Fig.1. Typical cardiac CT data used in the study.
Multiple phases showing a single axial slice of the 4D reference acquisition used to obtain SQUEEZ (Animal #1 in Table-1). The images were reconstructed with the standard setting of the AIDR3D algorithm.
Noise Simulation
To simulate the effects of low-dose acquisitions for each scan, 8 lower dose acquisitions were simulated using the CT manufacturer supplied noise addition toolbox[12].
The noise simulation toolbox takes high-dose CT projections as input and models scanner-specific photon statistics (Poisson distribution) and electronic noise (Gaussian distribution) while taking into account the dynamic range and variance gain of the detector system at different tube currents.
The reference datasets were acquired at tube current-time product of 111–127 mAs. The effective mAs levels of the lower dose simulations were set at the following descending values: 100, 80, 60, 50, 40, 30, 20, 10, and 5. Each simulation was reconstructed using FBP and AIDR3D as described in the previous section. While the noise level in the images will change with mAs, the quality of the images also is dependent on the concentration of x-ray contrast agent in the LV blood pool. Therefore, the LV blood vs. myocardium CNR was calculated as a measure of image quality for all reconstructions. Fig.2 shows a sample of the reconstructed reference and noisy images. This series of images produced an LV blood pool signal that could be automatically segmented from the surrounding myocardium using simple intensity thresholding. An expert reader also assessed the image quality to exclude cases with prominent low-dose ring artifacts in the LV, which could not be automatically segmented. Testing CNR sensitivity of SQUEEZ was just one experiment obtained with this set of infarcted swine; other hypotheses were tested with the CT images that are not reported in this paper.
Fig.2. Original and noisy data reconstructed with two algorithms.
The original reference images (left column, 127 mAs) compared with images at lower mAs values created from the same projection data after the addition of noise for Animal #2 in Table-1. Top row: images reconstructed with FBP; Bottom row: images reconstructed with AIDR3D standard setting. Low-dose ring artifacts are visible at 20 mAs and are very prominent at 10 and 5 mAs.

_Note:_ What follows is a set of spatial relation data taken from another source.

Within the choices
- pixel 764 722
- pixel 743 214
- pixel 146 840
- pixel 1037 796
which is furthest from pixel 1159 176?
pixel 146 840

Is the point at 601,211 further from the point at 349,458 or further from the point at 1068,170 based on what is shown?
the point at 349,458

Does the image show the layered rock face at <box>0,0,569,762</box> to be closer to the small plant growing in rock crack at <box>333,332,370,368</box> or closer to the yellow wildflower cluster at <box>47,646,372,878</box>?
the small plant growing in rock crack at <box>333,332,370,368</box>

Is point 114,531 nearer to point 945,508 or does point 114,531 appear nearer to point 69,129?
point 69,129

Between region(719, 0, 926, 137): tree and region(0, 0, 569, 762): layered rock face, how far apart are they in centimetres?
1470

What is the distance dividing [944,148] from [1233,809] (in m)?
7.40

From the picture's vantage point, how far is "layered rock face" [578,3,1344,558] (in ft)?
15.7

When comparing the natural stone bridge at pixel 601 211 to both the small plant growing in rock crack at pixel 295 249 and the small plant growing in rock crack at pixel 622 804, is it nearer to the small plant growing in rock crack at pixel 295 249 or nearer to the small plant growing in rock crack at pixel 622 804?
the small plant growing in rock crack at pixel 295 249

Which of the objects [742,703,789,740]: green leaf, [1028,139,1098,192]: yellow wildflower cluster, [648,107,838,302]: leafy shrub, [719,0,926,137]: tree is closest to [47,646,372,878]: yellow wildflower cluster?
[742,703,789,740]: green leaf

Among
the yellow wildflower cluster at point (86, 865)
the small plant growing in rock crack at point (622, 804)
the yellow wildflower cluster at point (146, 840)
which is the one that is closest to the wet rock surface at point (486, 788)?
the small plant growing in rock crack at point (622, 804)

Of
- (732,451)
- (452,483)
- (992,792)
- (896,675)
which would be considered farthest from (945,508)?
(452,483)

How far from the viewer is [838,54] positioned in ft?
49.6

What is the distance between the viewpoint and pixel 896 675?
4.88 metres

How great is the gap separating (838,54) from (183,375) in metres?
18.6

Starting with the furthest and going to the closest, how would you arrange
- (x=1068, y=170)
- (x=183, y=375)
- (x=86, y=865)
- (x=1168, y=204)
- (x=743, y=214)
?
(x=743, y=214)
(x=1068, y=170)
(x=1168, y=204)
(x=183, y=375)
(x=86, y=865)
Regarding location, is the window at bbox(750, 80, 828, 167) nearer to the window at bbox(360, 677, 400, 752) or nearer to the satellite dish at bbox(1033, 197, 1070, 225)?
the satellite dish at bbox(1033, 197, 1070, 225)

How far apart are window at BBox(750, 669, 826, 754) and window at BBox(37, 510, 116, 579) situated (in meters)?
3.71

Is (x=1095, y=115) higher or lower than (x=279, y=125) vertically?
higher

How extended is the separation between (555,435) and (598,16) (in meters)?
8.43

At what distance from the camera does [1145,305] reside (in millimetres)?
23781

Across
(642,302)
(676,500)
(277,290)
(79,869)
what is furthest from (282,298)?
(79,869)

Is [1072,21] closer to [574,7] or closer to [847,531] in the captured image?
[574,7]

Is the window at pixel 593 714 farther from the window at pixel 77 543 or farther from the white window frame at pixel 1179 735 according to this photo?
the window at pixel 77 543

FBP: Filtered Back-Projection, AIDR: Adaptive Iterative Dose Reduction.
Global Function and SQUEEZ
Regional wall motion was calculated by tracking the left ventricular endocardium by segmenting the LV blood from the myocardium and calculating the trajectories of the endocardial features on a dense triangular mesh representing the surface. For each cardiac phase, the bright left ventricle blood pool was extracted using simple automatic thresholding yielding a set of 3D “casts” with the details of the LV endocardium engraved on each cast. The LV blood volume was calculated and phases with maximum and minimum volume were selected as the end-diastole and end-systole, respectively. The global ejection fraction was calculated from the LV volumes.
Next, a 4D non-rigid deformation algorithm was used to warp the end-diastolic triangular mesh on to the shape of the end-systolic mesh in the cardiac cycle. The resulting deformation fields were used to precisely calculate the local wall motion on the triangular mesh. Since the registered meshes have corresponding triangular elements, the regional myocardial function can be expressed as a number reflecting the amount of local stretch on each triangular element of the mesh surface. For each triangle on the end-diastolic mesh, ξ, the triangle’s area at end-diastole A(ξ, t=ED), and at later phases A(ξ,t) were computed; the ratio of areas was computed, and the square root was taken to make the dimensions of the metric the same as 1D contraction or stretch: .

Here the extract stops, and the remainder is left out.